(Captioned web images)
────────
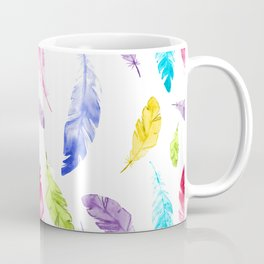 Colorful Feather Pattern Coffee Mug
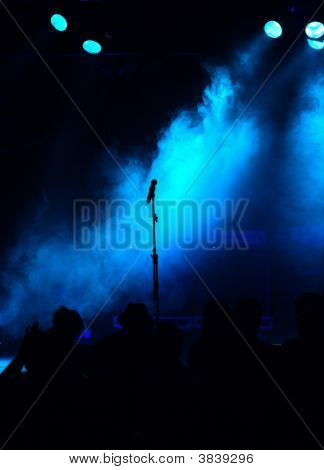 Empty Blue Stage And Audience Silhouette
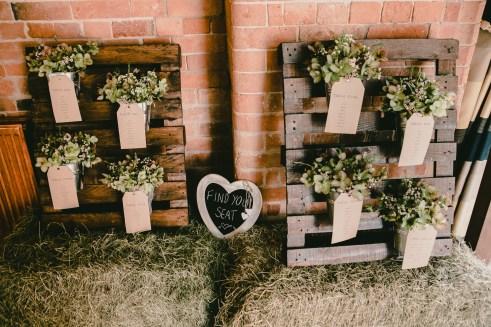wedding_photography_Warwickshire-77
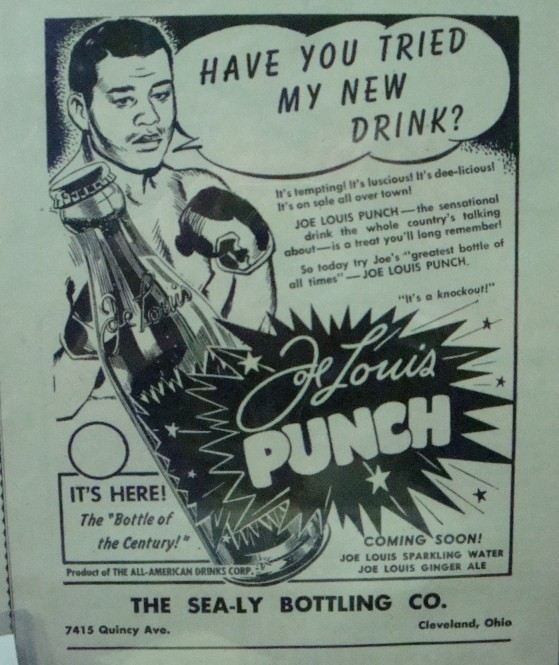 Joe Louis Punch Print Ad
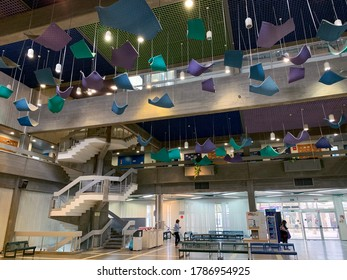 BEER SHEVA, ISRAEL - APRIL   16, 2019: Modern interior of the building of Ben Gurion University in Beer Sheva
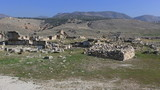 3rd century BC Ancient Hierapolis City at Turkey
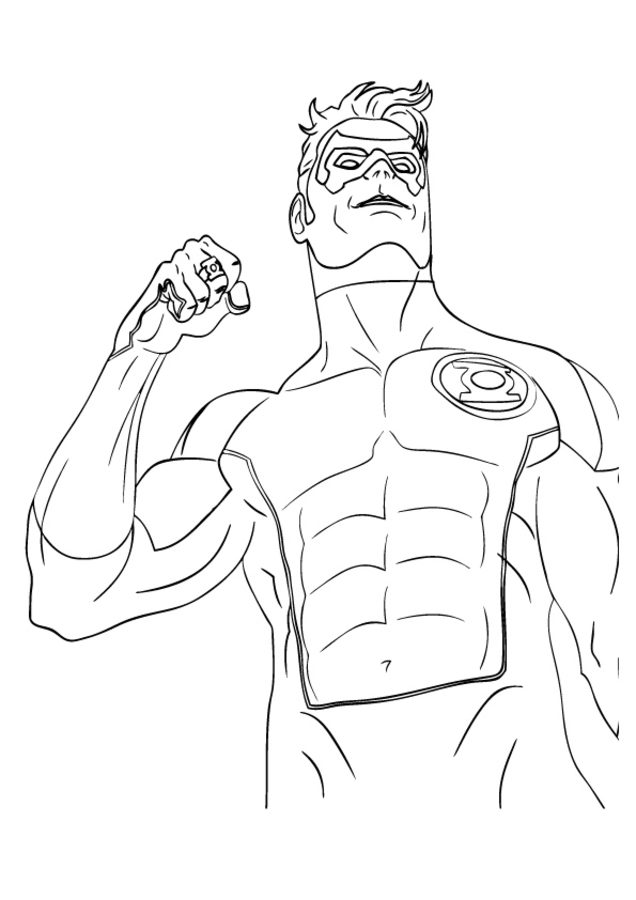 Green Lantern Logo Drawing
────────
> **Task objective**
Which lines run from the one containing "Empty Blue Stage And Audience Silhouette" through the last line of the entries above? Output them exactly, both ends included, with no pictures.

> **Written answer**
 Empty Blue Stage And Audience Silhouette
wedding_photography_Warwickshire-77
 Joe Louis Punch Print Ad
 BEER SHEVA, ISRAEL - APRIL   16, 2019: Modern interior of the building of Ben Gurion University in Beer Sheva
 3rd century BC Ancient Hierapolis City at Turkey
 Green Lantern Logo Drawing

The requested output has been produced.